THE DATA ::
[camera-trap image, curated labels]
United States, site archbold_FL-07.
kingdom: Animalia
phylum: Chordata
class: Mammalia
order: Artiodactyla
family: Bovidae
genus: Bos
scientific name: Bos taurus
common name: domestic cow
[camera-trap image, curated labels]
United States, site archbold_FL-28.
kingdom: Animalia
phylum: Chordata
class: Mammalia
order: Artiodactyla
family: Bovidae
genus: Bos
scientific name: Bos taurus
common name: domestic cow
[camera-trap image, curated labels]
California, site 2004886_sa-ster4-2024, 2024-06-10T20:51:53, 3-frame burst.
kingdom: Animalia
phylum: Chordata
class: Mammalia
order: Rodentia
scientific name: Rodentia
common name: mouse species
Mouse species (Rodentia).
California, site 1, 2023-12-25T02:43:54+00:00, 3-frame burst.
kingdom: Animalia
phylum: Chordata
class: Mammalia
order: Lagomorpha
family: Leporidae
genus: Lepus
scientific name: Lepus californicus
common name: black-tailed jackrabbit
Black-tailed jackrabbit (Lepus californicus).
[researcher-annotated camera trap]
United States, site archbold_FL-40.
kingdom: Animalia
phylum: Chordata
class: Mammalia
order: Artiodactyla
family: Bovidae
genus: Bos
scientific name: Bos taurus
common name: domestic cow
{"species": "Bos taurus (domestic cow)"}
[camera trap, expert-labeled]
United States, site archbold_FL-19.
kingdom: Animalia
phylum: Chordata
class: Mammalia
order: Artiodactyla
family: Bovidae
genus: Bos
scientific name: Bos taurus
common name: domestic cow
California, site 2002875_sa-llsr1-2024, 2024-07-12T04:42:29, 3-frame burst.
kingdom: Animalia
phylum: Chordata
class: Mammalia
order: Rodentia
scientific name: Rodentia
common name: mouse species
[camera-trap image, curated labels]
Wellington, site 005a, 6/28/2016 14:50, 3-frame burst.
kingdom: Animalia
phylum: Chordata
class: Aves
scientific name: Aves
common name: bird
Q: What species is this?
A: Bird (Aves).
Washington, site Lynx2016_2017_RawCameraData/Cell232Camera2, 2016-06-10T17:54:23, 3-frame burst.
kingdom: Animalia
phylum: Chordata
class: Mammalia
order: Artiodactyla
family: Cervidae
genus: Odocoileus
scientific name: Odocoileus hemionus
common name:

WORK REQUIRED ::
Retype the listing exactly.

YOUR RESPONSE ::
[camera-trap image, curated labels]
United States, site archbold_FL-07.
kingdom: Animalia
phylum: Chordata
class: Mammalia
order: Artiodactyla
family: Bovidae
genus: Bos
scientific name: Bos taurus
common name: domestic cow
[camera-trap image, curated labels]
United States, site archbold_FL-28.
kingdom: Animalia
phylum: Chordata
class: Mammalia
order: Artiodactyla
family: Bovidae
genus: Bos
scientific name: Bos taurus
common name: domestic cow
[camera-trap image, curated labels]
California, site 2004886_sa-ster4-2024, 2024-06-10T20:51:53, 3-frame burst.
kingdom: Animalia
phylum: Chordata
class: Mammalia
order: Rodentia
scientific name: Rodentia
common name: mouse species
Mouse species (Rodentia).
California, site 1, 2023-12-25T02:43:54+00:00, 3-frame burst.
kingdom: Animalia
phylum: Chordata
class: Mammalia
order: Lagomorpha
family: Leporidae
genus: Lepus
scientific name: Lepus californicus
common name: black-tailed jackrabbit
Black-tailed jackrabbit (Lepus californicus).
[researcher-annotated camera trap]
United States, site archbold_FL-40.
kingdom: Animalia
phylum: Chordata
class: Mammalia
order: Artiodactyla
family: Bovidae
genus: Bos
scientific name: Bos taurus
common name: domestic cow
{"species": "Bos taurus (domestic cow)"}
[camera trap, expert-labeled]
United States, site archbold_FL-19.
kingdom: Animalia
phylum: Chordata
class: Mammalia
order: Artiodactyla
family: Bovidae
genus: Bos
scientific name: Bos taurus
common name: domestic cow
California, site 2002875_sa-llsr1-2024, 2024-07-12T04:42:29, 3-frame burst.
kingdom: Animalia
phylum: Chordata
class: Mammalia
order: Rodentia
scientific name: Rodentia
common name: mouse species
[camera-trap image, curated labels]
Wellington, site 005a, 6/28/2016 14:50, 3-frame burst.
kingdom: Animalia
phylum: Chordata
class: Aves
scientific name: Aves
common name: bird
Q: What species is this?
A: Bird (Aves).
Washington, site Lynx2016_2017_RawCameraData/Cell232Camera2, 2016-06-10T17:54:23, 3-frame burst.
kingdom: Animalia
phylum: Chordata
class: Mammalia
order: Artiodactyla
family: Cervidae
genus: Odocoileus
scientific name: Odocoileus hemionus
common name:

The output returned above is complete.